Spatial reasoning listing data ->
____
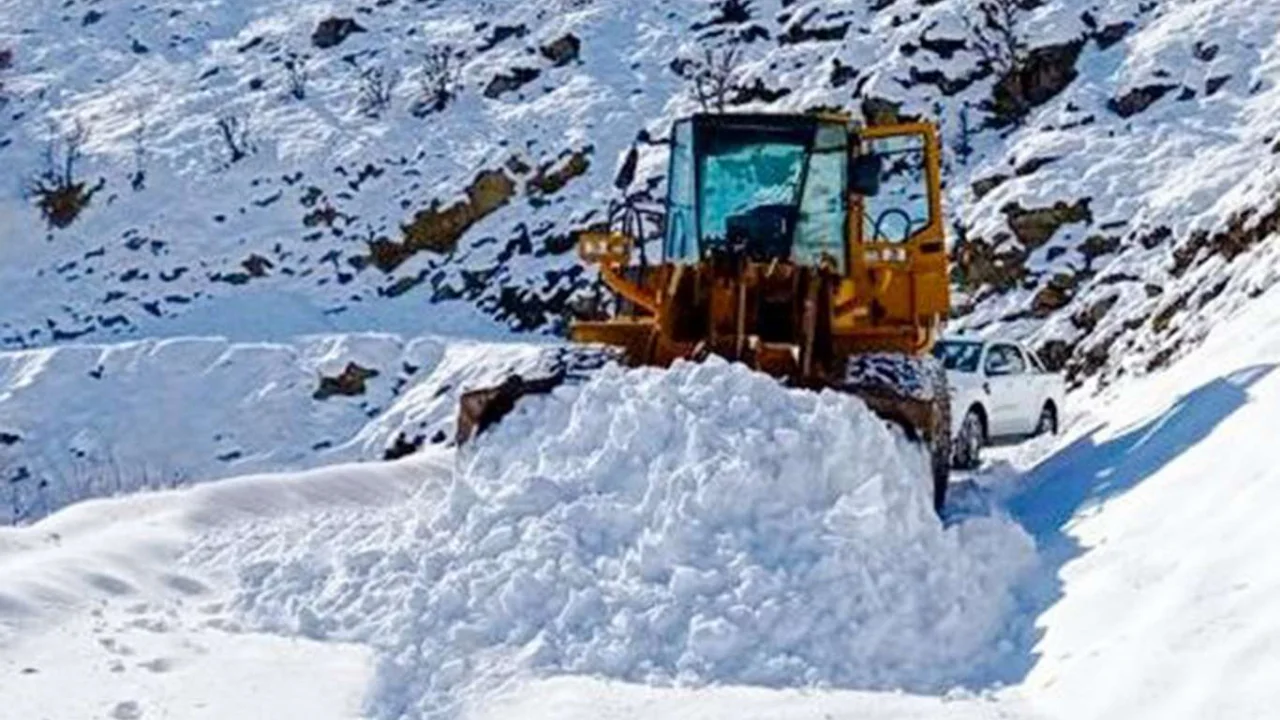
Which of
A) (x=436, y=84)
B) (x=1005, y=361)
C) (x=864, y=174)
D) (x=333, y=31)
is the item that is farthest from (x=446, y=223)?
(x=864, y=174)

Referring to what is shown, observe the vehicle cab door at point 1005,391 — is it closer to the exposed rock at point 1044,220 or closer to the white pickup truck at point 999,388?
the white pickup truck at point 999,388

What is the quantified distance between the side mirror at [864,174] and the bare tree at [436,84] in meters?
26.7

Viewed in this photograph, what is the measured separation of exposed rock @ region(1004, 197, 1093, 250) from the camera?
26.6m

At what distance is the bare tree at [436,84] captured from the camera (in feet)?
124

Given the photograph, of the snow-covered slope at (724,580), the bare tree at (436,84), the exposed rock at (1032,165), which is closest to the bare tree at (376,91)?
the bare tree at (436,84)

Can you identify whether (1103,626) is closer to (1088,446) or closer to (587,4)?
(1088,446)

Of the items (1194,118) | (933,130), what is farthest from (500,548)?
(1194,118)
____
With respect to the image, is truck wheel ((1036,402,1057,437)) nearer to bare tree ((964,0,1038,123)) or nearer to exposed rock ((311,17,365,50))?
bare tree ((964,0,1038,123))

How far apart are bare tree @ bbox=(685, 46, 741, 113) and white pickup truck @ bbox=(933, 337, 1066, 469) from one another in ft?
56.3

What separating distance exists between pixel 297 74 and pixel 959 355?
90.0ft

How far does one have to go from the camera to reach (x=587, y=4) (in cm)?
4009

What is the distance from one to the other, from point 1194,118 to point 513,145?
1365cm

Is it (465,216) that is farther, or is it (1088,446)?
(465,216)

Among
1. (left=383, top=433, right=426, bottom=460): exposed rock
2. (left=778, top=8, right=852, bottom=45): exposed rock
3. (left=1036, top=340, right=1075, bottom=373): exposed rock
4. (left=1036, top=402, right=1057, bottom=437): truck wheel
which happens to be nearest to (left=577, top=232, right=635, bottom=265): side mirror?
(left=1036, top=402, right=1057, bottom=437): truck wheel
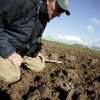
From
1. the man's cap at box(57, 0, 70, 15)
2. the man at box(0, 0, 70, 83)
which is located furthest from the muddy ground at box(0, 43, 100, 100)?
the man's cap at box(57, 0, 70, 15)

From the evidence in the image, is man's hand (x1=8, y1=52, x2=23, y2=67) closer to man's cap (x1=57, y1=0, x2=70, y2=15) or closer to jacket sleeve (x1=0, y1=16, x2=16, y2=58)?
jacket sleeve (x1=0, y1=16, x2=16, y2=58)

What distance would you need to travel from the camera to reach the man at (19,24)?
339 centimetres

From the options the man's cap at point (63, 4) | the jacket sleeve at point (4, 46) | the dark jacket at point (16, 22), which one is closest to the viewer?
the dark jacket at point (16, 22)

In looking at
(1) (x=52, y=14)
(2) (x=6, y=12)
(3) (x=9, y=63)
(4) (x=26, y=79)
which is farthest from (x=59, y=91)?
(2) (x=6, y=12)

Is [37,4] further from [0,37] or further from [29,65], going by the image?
____
EXERCISE DIRECTIONS -> Pick out every line in the listing above that contains the string "left", and copy each one.

WRITTEN REPLY ->
1. (left=383, top=433, right=426, bottom=460): exposed rock
2. (left=778, top=8, right=852, bottom=45): exposed rock
3. (left=1036, top=340, right=1075, bottom=373): exposed rock
4. (left=1036, top=402, right=1057, bottom=437): truck wheel
which happens to be nearest to (left=577, top=232, right=635, bottom=265): side mirror?
(left=1036, top=402, right=1057, bottom=437): truck wheel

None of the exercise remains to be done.